100% agree, especially on the lispy expressiveness. I love that I can build analysis pipelines in a functional style, which has always clicked with me more than other paradigms.

Tidyverse is a godsend for at least getting initial data transformations sketched out and for gently introducing new users, but I do believe one should gain an understanding of how to do all of these things in plain R.


I agree with this. I wonder what it would take to let R spread beyond its niche into a more popular data science language. My worry is that with polars coming along, Python is catching up where it's behind, and staying ahead where it is ahead.


Have you used the Wolfram Language and if so, how would you compare the two?


I have. R is far less verbose and maps far better to data analysis. The Wolfram lang is far more expressive and powerful for symbolic computation. So basically, Wolfram for doing math Research, R for applied stats.


thx!


I have not. I started using R due to its open source codebase and ability to audit and understand exactly what its doing under the hood—being able to see how statistical formulae were implemented in code was invaluable in understanding and interpreting a package's analytical output.


thx!


R gives you a relatively simple set of tools that you can combine in powerful ways. The Wolfram Language seems to have a specialized function for everything, which is nice sometimes but it takes me longer to get started when doing exploratory data analysis, since I have to remember more nuanced stuff.

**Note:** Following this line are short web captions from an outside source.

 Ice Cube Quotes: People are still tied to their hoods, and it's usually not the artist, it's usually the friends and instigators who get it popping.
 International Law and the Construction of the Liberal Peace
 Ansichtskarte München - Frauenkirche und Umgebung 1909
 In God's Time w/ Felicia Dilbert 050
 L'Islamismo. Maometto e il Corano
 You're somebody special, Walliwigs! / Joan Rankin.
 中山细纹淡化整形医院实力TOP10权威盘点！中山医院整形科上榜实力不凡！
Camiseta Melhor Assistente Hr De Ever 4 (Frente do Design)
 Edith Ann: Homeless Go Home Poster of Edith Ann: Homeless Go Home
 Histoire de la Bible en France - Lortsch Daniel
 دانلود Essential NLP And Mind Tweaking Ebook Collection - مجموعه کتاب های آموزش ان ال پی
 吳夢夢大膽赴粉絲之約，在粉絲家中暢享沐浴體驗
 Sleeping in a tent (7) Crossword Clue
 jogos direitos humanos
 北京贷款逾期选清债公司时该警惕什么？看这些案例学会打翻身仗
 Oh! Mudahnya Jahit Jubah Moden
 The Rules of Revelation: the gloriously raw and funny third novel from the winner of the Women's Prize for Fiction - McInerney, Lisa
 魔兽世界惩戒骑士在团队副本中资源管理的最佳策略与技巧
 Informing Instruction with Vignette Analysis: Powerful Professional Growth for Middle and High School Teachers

I absolutely love R. Once you get your head around data types and the 20 most important functions, you can do amazing things.


Is there a decent tutorial or book on getting over the hill? I can do some basic stuff in it but it's just not catching like other languages do.


My personal favorite resource is "R for Data Science" by Hadley Wickham. It covers lots of nice data manipulation and visualization examples, and provides a good introduction to the tidyverse, which is a particular dialect of R that's well-suited for data analysis. It's available for free at:

https://r4ds.hadley.nz/

For more specialized analytical methods there are lots of textbooks out there that provide a deep dive into packages for a specific field (e.g. survival analysis, machine learning, time series), but for general data manipulation and visualization it's hard to beat R4DS.


[1] will give you a more programming language-focused perspective, as opposed to many other R books.

--

[1] https://adv-r.hadley.nz/


An option to the Hadley book that also covers some nice statistical methods is Statistical Rethinking by McElreath. Not really available for free though but interesting read.